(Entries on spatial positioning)
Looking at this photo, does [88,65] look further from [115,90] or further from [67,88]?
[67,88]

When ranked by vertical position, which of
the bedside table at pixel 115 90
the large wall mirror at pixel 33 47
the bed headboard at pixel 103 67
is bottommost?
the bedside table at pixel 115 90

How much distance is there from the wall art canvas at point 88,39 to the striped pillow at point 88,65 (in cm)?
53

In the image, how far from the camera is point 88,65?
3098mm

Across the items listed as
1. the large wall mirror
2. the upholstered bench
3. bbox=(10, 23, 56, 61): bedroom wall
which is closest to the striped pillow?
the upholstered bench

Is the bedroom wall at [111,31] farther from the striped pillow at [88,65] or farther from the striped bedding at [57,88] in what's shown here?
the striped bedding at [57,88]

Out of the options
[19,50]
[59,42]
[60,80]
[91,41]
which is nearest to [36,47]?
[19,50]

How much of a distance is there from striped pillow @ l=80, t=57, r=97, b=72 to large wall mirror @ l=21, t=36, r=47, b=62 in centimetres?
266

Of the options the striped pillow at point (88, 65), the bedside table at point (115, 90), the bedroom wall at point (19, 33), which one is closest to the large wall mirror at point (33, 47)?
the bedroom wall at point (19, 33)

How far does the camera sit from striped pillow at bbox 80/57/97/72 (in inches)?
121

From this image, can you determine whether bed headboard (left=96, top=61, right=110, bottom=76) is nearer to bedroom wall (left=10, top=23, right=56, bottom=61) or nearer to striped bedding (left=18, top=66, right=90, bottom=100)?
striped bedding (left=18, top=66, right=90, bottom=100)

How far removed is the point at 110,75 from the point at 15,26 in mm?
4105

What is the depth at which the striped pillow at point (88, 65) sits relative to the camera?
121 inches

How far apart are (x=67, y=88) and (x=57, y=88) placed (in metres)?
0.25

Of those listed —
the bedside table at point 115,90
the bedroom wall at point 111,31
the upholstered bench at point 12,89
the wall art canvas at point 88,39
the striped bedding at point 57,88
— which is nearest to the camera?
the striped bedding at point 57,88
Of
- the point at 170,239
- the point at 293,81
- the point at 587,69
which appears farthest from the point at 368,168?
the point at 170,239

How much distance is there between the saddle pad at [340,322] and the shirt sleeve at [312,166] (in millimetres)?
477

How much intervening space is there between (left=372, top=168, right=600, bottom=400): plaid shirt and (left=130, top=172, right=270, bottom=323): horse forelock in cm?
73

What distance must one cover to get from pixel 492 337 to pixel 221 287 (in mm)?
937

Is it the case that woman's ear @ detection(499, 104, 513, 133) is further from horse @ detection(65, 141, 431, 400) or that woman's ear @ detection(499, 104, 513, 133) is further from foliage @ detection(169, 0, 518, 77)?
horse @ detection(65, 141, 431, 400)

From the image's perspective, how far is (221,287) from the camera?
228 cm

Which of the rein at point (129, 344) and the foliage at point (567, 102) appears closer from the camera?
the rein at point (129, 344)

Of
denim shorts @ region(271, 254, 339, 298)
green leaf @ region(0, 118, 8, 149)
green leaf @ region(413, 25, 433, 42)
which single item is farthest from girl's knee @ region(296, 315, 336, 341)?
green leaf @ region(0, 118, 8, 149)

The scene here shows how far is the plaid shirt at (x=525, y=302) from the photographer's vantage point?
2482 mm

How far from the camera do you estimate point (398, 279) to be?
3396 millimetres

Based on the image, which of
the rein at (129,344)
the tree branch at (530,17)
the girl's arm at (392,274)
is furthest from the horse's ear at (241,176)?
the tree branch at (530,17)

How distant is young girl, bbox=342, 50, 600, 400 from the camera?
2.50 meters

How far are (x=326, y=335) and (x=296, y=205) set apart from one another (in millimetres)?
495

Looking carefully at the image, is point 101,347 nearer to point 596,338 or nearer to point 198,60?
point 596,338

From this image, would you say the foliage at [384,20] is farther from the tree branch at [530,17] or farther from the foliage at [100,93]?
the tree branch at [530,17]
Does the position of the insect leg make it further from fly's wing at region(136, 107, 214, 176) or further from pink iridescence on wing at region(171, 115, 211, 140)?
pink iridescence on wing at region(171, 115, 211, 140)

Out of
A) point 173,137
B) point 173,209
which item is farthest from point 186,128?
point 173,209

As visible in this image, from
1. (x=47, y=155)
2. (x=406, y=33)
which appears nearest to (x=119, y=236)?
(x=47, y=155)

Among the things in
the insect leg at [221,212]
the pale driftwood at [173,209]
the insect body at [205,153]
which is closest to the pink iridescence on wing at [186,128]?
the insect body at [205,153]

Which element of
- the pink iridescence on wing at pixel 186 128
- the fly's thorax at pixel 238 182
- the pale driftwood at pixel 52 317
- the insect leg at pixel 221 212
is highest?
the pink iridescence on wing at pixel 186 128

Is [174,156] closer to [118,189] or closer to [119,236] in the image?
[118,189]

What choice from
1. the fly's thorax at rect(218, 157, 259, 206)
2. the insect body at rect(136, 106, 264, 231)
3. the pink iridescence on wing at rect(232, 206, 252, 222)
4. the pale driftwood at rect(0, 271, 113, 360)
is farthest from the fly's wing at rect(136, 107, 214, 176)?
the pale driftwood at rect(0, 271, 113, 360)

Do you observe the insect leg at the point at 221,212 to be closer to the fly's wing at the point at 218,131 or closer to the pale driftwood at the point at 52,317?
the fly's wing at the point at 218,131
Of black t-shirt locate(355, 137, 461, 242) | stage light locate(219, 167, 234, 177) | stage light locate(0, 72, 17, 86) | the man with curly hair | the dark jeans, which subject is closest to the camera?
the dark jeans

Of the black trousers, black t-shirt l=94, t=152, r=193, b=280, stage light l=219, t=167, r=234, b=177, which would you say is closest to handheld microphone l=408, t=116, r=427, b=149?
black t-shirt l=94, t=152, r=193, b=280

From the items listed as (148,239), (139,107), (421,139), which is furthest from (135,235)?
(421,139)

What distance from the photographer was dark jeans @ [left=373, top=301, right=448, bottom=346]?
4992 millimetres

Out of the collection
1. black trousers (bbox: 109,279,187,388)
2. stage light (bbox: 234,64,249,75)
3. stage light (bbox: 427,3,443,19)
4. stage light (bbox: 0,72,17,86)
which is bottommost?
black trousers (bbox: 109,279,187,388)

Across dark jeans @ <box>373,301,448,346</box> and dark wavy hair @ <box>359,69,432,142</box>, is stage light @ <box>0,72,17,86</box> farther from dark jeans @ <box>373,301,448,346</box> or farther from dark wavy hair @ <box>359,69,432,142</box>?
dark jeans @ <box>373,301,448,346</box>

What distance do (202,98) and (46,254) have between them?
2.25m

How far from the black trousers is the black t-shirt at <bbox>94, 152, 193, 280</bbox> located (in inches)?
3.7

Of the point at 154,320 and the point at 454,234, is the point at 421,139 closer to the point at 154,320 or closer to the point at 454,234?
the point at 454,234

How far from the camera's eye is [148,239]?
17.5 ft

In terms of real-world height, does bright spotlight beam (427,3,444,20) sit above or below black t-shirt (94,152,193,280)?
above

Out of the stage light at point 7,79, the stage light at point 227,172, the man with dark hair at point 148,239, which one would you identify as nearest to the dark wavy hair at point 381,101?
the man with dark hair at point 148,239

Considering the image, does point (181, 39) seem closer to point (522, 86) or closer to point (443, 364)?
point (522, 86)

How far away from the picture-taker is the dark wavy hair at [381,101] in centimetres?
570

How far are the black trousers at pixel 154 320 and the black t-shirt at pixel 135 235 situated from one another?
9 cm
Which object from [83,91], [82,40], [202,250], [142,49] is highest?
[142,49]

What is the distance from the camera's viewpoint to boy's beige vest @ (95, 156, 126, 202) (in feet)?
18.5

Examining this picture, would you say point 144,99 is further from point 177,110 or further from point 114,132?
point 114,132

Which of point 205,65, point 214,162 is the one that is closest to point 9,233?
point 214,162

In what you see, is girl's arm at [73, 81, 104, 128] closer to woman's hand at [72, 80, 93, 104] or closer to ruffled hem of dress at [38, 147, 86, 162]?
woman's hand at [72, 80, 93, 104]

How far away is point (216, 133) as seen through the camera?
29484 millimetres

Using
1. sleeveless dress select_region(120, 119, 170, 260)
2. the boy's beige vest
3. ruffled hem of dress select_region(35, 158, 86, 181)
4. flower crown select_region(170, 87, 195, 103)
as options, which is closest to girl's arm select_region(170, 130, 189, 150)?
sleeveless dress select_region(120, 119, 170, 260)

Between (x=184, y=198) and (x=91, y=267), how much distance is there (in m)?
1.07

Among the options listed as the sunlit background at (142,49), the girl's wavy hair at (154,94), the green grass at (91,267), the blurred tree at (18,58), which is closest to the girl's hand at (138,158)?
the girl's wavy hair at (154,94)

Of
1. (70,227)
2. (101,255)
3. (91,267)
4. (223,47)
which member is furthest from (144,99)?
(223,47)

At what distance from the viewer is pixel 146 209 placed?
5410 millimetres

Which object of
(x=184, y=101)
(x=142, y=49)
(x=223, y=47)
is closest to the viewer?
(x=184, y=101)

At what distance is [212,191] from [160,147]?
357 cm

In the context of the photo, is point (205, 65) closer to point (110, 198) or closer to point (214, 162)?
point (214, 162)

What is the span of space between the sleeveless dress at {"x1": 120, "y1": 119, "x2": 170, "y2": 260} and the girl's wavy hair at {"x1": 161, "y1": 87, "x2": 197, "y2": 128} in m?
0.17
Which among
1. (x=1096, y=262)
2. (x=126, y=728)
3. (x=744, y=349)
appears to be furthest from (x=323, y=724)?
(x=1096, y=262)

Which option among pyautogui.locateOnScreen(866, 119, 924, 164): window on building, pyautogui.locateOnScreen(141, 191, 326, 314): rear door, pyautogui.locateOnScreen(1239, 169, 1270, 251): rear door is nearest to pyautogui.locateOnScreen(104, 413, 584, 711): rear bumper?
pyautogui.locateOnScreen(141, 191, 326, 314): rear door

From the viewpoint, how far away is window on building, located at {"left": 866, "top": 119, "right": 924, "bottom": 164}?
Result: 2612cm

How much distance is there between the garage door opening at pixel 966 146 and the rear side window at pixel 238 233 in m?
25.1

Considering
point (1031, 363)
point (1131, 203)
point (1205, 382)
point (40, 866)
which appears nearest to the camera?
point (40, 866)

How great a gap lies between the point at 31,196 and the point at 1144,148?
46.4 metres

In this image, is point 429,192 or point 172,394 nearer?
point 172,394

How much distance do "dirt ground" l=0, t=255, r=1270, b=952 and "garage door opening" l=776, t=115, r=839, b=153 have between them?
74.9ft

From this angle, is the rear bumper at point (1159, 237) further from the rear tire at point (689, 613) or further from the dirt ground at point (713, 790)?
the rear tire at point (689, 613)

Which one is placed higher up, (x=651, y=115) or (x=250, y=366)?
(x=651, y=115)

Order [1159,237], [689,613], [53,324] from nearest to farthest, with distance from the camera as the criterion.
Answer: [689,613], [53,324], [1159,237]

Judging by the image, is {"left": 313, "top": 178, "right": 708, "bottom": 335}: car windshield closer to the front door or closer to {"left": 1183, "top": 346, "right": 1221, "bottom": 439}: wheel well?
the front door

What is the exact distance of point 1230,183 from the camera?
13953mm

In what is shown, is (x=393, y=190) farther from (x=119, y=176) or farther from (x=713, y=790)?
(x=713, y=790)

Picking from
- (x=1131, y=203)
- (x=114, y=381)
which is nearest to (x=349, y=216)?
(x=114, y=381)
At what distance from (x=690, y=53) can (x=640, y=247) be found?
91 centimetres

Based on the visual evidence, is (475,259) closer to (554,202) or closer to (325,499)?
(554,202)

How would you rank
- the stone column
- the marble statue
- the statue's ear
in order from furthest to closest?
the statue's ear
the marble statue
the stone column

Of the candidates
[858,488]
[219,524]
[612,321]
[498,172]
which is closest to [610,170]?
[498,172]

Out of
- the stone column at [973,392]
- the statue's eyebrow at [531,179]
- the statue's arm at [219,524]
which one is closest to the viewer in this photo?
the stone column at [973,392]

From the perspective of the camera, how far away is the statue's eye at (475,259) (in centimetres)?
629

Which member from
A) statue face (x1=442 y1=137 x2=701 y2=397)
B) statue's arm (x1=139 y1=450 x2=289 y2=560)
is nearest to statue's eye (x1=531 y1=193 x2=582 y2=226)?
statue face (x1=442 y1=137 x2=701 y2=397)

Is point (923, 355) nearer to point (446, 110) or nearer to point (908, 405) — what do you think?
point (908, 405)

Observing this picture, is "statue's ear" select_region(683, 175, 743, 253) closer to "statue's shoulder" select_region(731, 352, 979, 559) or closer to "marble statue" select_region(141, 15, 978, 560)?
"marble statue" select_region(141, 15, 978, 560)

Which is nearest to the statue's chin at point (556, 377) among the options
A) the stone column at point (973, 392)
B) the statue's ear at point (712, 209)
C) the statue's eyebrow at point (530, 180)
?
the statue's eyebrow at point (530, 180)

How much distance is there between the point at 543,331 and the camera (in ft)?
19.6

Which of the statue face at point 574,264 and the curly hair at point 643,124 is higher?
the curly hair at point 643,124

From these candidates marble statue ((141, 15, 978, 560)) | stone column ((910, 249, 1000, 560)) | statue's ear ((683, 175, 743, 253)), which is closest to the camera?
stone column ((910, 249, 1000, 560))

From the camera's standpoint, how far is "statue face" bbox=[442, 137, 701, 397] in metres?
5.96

*TASK GOAL*. Rewrite the entries above, everything from the line containing "What is the depth" down to the line containing "3396 millimetres", as a JSON list of strings with one string per line, skipping blank lines.

*RESULT BELOW*.
[
  "What is the depth at which the striped pillow at point (88, 65) sits relative to the camera?",
  "121 inches",
  "How far apart are (x=67, y=88) and (x=57, y=88) placed (in metres)?",
  "0.25",
  "Of those listed —",
  "the bedside table at point 115,90",
  "the bedroom wall at point 111,31",
  "the upholstered bench at point 12,89",
  "the wall art canvas at point 88,39",
  "the striped bedding at point 57,88",
  "— which is nearest to the camera?",
  "the striped bedding at point 57,88",
  "Of",
  "- the point at 170,239",
  "- the point at 293,81",
  "- the point at 587,69",
  "which appears farthest from the point at 368,168?",
  "the point at 170,239",
  "How much distance is there between the saddle pad at [340,322] and the shirt sleeve at [312,166] (in millimetres)?",
  "477",
  "How much intervening space is there between (left=372, top=168, right=600, bottom=400): plaid shirt and (left=130, top=172, right=270, bottom=323): horse forelock in cm?",
  "73",
  "What distance must one cover to get from pixel 492 337 to pixel 221 287 (in mm)?",
  "937",
  "Is it the case that woman's ear @ detection(499, 104, 513, 133) is further from horse @ detection(65, 141, 431, 400) or that woman's ear @ detection(499, 104, 513, 133) is further from foliage @ detection(169, 0, 518, 77)?",
  "horse @ detection(65, 141, 431, 400)",
  "From the image's perspective, how far is (221,287) from the camera?",
  "228 cm",
  "Which of the rein at point (129, 344) and the foliage at point (567, 102) appears closer from the camera?",
  "the rein at point (129, 344)",
  "Of",
  "denim shorts @ region(271, 254, 339, 298)",
  "green leaf @ region(0, 118, 8, 149)",
  "green leaf @ region(413, 25, 433, 42)",
  "which single item is farthest from girl's knee @ region(296, 315, 336, 341)?",
  "green leaf @ region(0, 118, 8, 149)",
  "The scene here shows how far is the plaid shirt at (x=525, y=302) from the photographer's vantage point?",
  "2482 mm",
  "How far from the camera do you estimate point (398, 279) to be?",
  "3396 millimetres"
]